Esta prática também é uma herança religiosa antiga e maldita dos tempos quando se confinava pessoas com diferença funcional para serem mantidas por ordens religiosas... eram consideradas espiritualmente devedoras e fisicamente incapazes; e para o bem da alma dos caridosos – e somente por isso! – eram acolhidas e protegidas. Tão protegidas que nem aprenderam a cuidar de si mesmas. Nenhum investimento em educação, nenhuma formação profissional, nenhum estímulo ou atitude que pudesse desenvolver a auto-estima e o amor próprio da pessoa. Com isso elas próprias passaram a se valorizar por baixo, ao preço de míseras moedinhas. Com o tempo, esta prática legitimou-se socialmente e hoje, com alguma esperteza, uma diferença funcional pode ser transformada em “fonte de renda”, em instrumento de exploração da fé alheia... Vale dizer que é que igualmente imoral tirar proveito de qualquer situação valendo-se de uma condição física diferente!

Esta cultura da pobreza associada à diferença funcional impregnou a mentalidade de todos, daí o quadro atual. Na prática, hoje em dia até o governo dá esmolas para a diversidade funcional. Para o senso comum, talvez pareça até mais descabido o que acabo de escrever do que um indivíduo pedindo esmolas e tendo como justificativa o fato de não poder andar, enxergar...

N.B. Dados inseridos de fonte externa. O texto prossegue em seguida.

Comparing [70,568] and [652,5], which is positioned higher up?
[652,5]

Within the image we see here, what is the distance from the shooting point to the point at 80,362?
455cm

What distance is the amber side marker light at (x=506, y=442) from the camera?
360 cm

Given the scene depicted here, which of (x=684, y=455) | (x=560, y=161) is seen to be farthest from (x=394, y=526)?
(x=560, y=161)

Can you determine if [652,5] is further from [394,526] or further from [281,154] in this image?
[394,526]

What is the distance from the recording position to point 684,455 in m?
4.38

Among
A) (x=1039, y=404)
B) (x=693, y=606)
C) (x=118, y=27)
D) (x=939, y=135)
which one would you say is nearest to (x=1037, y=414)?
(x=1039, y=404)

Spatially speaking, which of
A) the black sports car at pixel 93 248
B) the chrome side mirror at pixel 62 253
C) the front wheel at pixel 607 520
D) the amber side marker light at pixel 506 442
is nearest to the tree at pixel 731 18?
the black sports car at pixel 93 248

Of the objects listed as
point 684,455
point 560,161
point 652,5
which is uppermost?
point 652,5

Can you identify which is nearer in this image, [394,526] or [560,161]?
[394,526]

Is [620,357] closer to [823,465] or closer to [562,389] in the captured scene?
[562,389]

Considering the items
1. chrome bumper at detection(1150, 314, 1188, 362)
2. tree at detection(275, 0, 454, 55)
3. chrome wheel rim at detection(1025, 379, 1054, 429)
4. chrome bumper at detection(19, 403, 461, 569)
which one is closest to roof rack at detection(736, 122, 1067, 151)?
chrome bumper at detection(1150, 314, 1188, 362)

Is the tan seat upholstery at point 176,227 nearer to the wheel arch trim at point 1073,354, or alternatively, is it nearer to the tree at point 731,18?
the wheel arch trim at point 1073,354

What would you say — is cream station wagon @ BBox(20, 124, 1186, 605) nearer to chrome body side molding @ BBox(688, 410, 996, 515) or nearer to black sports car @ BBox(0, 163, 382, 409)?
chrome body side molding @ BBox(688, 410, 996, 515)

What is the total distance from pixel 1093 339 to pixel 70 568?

Falando em herança religiosa, voltemos nossa atenção para alguns grupos religiosos que se camuflam entre os evangélicos e pentecostais como se pertencessem à mesma estirpe histórica, teológica e doutrinária. São seitas, igrejas e grupos criados nos últimos 30-40 anos e que vivem da exploração da fé e dos recursos financeiros dos seus fieis. Nós, especialmente cadeirantes, cegos, surdos, somos literalmente caçados com promessas de cura. Eu mesmo já fui abordado várias vezes com panfletos, convites e outras formas de “assédio evangelístico”. Confesso que me sinto insultado, mesmo quando não dizem que o demônio está dentro de mim, por isso estou nessa cadeira de rodas.

Aprendi a respeitar qualquer manifestação religiosa. Mas meu respeito pelo sentimento religioso e pela fé que uma pessoa pode ter no coração é infinitamente maior que o respeito que consigo ter por instituições religiosas declaradamente espúrias e não-idôneas. Há relatos de colegas e amigos que (por razões que não cabem discutir ou questionar) se submeteram a estranhos rituais com vistas a uma possível cura. Como a cura não acontece, recebem pela cara uma humilhante frase-consolo do tipo “você não teve fé”.

O que estes grupos religiosos querem é espetáculo. Um espetáculo que possa abarrotar ainda mais seus cofres e melhorar sua duvidosa reputação. Querem tanto tal espetáculo que há situações comprovadas de curas fraudulentas noticiadas pela mídia. Triste forma de exploração da diversidade funcional.